[Scene-based spatial questions]
* Start *

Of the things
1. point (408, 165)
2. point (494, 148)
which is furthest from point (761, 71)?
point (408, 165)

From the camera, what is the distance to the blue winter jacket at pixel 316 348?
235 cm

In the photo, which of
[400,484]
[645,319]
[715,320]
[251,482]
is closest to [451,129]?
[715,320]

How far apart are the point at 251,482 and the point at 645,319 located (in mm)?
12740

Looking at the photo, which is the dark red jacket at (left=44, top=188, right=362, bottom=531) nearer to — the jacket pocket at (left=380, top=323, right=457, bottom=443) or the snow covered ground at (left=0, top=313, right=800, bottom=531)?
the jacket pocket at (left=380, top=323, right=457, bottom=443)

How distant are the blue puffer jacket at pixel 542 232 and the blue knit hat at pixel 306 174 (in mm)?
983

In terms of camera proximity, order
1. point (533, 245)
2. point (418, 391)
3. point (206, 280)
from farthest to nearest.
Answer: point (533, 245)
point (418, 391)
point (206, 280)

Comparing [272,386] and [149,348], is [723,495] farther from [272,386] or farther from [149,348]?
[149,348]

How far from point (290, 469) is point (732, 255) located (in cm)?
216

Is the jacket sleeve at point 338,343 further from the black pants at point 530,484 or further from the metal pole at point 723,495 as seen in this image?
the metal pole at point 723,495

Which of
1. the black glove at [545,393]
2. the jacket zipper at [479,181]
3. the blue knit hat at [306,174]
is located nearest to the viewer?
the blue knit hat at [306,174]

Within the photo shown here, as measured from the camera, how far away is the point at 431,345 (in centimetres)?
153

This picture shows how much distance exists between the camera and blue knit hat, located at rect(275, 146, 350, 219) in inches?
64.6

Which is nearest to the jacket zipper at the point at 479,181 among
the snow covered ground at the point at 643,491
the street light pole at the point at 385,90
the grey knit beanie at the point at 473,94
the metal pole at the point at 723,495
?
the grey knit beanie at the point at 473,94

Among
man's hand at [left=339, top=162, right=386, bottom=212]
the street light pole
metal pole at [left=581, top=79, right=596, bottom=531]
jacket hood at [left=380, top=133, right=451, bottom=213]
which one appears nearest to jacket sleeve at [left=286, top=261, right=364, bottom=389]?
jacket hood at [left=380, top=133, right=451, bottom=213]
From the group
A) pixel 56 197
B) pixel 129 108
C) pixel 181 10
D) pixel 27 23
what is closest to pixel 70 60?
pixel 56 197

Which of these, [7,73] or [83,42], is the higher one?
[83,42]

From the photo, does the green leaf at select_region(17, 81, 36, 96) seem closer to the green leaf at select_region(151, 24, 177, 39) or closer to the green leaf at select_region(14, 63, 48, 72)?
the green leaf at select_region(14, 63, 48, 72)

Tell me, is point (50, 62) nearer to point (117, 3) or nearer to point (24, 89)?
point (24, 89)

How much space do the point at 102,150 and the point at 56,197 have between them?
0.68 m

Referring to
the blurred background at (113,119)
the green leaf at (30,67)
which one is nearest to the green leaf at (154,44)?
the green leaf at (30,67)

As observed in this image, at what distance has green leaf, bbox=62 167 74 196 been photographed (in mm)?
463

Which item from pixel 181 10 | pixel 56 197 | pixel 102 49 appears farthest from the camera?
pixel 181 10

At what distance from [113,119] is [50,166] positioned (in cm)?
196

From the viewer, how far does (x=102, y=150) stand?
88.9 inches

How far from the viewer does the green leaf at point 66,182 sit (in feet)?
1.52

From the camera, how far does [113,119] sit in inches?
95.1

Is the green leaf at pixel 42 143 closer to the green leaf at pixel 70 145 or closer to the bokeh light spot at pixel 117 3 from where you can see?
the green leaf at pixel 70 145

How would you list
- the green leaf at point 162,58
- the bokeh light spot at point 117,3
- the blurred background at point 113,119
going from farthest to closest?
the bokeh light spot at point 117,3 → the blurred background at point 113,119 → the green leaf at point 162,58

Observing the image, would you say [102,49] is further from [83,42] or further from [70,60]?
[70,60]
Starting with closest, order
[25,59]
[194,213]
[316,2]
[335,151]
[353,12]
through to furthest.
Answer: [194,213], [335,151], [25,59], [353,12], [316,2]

* End *

◆ WHAT TO WORK ON:
Put the lines from the one containing "How far from the" through the end of the records, inclusive, into a JSON list of strings, one string per line and blank lines omitted.

◆ SOLUTION FOR THIS TASK:
[
  "How far from the viewer does the green leaf at point 66,182 sit (in feet)?",
  "1.52",
  "From the camera, how far does [113,119] sit in inches?",
  "95.1",
  "Is the green leaf at pixel 42 143 closer to the green leaf at pixel 70 145 or closer to the bokeh light spot at pixel 117 3 from where you can see?",
  "the green leaf at pixel 70 145",
  "How would you list",
  "- the green leaf at point 162,58",
  "- the bokeh light spot at point 117,3",
  "- the blurred background at point 113,119",
  "going from farthest to closest?",
  "the bokeh light spot at point 117,3 → the blurred background at point 113,119 → the green leaf at point 162,58",
  "Observing the image, would you say [102,49] is further from [83,42] or further from [70,60]?",
  "[70,60]",
  "Starting with closest, order",
  "[25,59]",
  "[194,213]",
  "[316,2]",
  "[335,151]",
  "[353,12]",
  "through to furthest.",
  "Answer: [194,213], [335,151], [25,59], [353,12], [316,2]"
]